# Burton Genesis tearing ungry for boots



## Memento (Dec 31, 2015)

*Burton Genesis ungry for boots*

Hi everyone, 

I wanted to share my experience with my new Genesis bindings.
After 4 days out, its seems that the rivet that hold the amok inside the highback is tearing up my boots. Its a shame because apart from that, it is a very confortable and performing binding but this a design issue that Burton should be aware of.

Im currently dealing with the board shop that sold me the binding and they will call Burton about this problem. Hope they can fix this because it is deal breaker for me. 

Btw the boots are 2016 burton ion's*

Please share your thoughts.


----------



## 70'sskater (Mar 20, 2014)

Memento said:


> Hi everyone,
> 
> I wanted to share my experience with my new Genesis bindings.
> After 4 days out, its seems that the rivet that hold the amok inside the highback is tearing up my boots. Its a shame because apart from that, it is a very confortable and performing binding but this a design issue that Burton should be aware of.
> ...


I have last years Ions and Genesis and havent had that problem yet. But yeah I can feel a bit of an "edge" on certain parts of some of the rivets, nothing sharp though. Can you post what Burton comes back with?
Maybe the one rivet didnt get installed correctly, does it stickout at an angle more than the other 3 ones?


----------



## Memento (Dec 31, 2015)

Im currently dealing with the rep through the store where I bought the bindings.
The staff took a look at the boots and the binding and they agreed that there was a real problem.
Both boots looks the same and you can see the wear align directly with the rivets.

Im still waiting for developement on the Burton side but my bindings just look the same as any other Genesis.
Btw props to the thinkempire.com staff ! Real good service there.


----------



## bksdds (Jul 2, 2015)

Wrathfuldeity has a great thread where he mentions freesole. You could use this stuff to prevent the wear that happened if you get new gear.


----------



## foobaz (Jan 28, 2015)

I'm using the 2015 Genesis with 2016 Ions and they work well together. This might be an issue with 2016 Genesis. It's surprising that Burton missed such a big problem with a predictable combo of their own top line products. Bad Burton.


----------



## hikeswithdogs (Sep 23, 2011)

I seriously do not get these posts, are you on the hill for a fashion show, is it somehow endangering the integrity of the boot?

No? 

Well then who fucking cares, your goal should be to ride that shit so hard it fucking breaks.


----------



## Motogp990 (Mar 10, 2013)

I've had similar issues with various boots and binding combos. As soon as I notice any spot wearing on my boots I put black gorilla tape on my bindings and problem solved.


----------



## txb0115 (Sep 20, 2015)

I'd call Customer Service | Burton Snowboards and cut out the shop.. It will get handled a lot quicker that way...


----------



## WasabiCanuck (Apr 29, 2015)

Whoa that sucks. $400 bindings and $500 boots. Ouch. They shouldn't look that messed up after 4 days. I tried the Genesis bindings at a recent demo day and they felt awesome. Extremely comfortable and responsive. Too bad they have this problem.


----------



## Memento (Dec 31, 2015)

hikeswithdogs said:


> I seriously do not get these posts, are you on the hill for a fashion show, is it somehow endangering the integrity of the boot?
> 
> No?
> 
> Well then who fucking cares, your goal should be to ride that shit so hard it fucking breaks.
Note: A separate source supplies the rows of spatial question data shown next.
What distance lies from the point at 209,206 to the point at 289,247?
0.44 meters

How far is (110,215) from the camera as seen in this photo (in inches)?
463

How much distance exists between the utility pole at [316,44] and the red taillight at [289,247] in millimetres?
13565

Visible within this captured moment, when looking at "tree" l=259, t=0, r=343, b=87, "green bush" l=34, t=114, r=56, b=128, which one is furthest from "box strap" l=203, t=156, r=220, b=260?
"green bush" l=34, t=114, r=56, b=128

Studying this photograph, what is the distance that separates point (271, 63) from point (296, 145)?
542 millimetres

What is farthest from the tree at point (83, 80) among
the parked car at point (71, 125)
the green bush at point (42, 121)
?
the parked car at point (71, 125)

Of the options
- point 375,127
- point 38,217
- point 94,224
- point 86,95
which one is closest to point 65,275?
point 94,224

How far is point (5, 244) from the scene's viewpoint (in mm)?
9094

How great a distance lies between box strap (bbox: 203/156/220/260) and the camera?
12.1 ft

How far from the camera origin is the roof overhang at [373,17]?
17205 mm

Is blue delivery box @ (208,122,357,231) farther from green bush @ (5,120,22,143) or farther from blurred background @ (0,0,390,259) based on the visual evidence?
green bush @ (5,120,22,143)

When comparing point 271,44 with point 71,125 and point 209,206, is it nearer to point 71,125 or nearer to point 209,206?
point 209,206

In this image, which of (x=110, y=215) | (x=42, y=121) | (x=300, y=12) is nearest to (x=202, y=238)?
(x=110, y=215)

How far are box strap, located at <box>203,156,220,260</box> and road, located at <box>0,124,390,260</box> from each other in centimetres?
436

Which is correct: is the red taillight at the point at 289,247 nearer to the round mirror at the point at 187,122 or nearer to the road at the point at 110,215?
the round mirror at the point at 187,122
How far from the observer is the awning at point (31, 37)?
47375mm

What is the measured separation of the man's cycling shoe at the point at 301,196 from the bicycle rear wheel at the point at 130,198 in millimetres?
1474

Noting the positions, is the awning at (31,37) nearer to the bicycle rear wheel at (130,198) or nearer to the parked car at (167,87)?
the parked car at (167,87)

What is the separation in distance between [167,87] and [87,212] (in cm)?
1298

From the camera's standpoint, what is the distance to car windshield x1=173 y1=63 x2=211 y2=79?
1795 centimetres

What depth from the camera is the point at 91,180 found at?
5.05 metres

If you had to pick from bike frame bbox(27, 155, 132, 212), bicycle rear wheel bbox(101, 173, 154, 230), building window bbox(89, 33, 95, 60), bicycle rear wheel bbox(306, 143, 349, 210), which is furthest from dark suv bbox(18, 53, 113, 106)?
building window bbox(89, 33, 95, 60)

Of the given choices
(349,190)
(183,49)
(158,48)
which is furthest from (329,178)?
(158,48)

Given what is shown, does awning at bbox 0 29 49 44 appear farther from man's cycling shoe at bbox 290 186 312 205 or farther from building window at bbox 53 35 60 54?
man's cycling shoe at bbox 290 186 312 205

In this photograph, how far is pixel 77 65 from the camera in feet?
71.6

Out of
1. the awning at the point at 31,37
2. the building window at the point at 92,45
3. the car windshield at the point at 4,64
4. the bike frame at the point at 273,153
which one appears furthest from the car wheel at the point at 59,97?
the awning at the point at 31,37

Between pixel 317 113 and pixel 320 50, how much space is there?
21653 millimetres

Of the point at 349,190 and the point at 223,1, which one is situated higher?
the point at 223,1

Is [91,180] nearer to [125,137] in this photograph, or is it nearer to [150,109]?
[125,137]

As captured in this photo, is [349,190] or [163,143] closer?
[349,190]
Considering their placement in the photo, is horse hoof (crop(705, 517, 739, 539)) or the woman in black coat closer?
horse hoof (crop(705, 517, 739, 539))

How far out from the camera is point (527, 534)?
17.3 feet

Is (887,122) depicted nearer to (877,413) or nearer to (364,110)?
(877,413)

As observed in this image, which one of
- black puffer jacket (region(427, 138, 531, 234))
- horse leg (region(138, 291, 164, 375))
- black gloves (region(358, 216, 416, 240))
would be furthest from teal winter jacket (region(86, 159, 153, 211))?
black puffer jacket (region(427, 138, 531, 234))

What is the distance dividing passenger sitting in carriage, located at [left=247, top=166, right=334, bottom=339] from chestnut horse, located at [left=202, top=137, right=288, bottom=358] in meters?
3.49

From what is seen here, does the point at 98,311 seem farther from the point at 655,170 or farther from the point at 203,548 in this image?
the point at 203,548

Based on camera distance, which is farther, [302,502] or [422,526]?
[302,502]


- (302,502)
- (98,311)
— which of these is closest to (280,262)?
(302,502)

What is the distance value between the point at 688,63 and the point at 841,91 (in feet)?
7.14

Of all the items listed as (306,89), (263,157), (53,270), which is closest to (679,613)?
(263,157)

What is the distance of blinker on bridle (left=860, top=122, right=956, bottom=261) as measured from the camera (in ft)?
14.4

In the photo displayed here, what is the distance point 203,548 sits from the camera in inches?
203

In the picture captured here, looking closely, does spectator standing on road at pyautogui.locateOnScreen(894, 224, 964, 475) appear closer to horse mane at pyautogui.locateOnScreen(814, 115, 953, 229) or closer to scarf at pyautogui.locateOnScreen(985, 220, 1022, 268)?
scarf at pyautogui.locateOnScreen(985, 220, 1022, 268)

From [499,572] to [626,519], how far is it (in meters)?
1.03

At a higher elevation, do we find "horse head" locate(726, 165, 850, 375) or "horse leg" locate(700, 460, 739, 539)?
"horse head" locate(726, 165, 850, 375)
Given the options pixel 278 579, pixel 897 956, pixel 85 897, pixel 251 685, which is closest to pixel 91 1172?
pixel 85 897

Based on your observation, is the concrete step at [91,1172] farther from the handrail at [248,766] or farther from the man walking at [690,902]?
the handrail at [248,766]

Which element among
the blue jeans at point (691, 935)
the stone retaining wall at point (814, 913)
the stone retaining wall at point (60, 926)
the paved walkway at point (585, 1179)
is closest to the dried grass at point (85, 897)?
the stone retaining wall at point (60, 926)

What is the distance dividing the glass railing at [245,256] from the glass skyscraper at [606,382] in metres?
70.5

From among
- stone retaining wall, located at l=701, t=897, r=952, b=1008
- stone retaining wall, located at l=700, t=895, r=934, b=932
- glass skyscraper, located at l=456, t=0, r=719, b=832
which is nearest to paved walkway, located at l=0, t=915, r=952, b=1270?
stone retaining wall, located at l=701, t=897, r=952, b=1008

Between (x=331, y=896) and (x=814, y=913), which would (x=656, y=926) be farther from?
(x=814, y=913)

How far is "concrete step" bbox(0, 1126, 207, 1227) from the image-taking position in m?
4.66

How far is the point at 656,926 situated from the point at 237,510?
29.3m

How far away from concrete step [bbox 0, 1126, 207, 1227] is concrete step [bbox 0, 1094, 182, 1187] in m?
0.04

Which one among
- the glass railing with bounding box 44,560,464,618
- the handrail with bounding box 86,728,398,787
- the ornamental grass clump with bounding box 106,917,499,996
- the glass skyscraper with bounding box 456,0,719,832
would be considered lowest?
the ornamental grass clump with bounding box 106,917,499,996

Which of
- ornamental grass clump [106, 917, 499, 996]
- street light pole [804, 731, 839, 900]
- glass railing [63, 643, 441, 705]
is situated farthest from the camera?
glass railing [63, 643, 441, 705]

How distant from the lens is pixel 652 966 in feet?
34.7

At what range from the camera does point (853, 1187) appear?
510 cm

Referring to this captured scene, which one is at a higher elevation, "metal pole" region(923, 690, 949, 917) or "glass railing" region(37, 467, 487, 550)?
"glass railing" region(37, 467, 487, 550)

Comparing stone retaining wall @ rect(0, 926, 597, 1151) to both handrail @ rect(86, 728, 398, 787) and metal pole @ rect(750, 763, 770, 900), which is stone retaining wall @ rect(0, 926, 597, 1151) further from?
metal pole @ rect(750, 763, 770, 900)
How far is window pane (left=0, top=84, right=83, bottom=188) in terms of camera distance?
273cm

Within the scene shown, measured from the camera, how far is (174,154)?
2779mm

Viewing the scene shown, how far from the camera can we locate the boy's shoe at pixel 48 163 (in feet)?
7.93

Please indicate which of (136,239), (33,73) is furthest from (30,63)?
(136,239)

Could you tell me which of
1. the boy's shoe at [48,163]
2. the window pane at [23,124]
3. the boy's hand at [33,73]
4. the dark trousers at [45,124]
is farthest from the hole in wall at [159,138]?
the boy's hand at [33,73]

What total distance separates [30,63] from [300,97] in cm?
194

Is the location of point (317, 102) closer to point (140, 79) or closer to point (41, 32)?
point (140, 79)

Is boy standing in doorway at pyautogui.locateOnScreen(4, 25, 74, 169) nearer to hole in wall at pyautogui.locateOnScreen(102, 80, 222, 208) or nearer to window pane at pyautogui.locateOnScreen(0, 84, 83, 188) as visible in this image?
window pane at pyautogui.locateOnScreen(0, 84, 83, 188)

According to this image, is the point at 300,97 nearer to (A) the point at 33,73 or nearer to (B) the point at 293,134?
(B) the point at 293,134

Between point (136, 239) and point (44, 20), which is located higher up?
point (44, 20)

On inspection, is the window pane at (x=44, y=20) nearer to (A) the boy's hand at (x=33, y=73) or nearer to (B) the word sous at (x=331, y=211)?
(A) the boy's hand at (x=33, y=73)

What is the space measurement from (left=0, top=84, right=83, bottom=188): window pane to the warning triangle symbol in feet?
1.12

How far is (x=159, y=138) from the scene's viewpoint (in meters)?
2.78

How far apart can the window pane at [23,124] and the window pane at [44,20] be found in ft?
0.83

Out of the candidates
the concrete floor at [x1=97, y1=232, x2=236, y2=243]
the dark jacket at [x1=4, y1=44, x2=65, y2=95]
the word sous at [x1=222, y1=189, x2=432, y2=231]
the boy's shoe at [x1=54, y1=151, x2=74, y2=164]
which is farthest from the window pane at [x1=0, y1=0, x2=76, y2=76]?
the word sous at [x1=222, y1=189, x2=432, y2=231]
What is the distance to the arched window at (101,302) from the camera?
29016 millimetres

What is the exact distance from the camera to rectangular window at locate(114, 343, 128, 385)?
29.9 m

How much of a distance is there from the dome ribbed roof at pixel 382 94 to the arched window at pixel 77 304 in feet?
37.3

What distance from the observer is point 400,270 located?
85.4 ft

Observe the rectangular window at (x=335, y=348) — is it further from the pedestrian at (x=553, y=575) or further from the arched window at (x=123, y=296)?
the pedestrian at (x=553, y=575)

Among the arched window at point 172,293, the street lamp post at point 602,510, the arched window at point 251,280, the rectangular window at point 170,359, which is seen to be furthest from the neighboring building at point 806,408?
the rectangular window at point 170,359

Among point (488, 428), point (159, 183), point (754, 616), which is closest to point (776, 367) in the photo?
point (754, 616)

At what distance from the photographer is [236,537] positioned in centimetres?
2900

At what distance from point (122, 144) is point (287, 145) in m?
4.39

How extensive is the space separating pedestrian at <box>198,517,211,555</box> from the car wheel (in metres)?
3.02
It does affect the integrity of the boots as its about to do a hole in it...you can toutch the inner felt... I think your missing the point with you assumtion. (is assumtions well written? Sorry for my english)

Would you rather ride hard without damaging your boots or ride just as hard and keep them in good condition. I have a pair of cartel and diodes and never had a problem. Nothing to do with fashion in anyway


----------



## dave785 (Jan 21, 2016)

Motogp990 said:


> I've had similar issues with various boots and binding combos. As soon as I notice any spot wearing on my boots I put black gorilla tape on my bindings and problem solved.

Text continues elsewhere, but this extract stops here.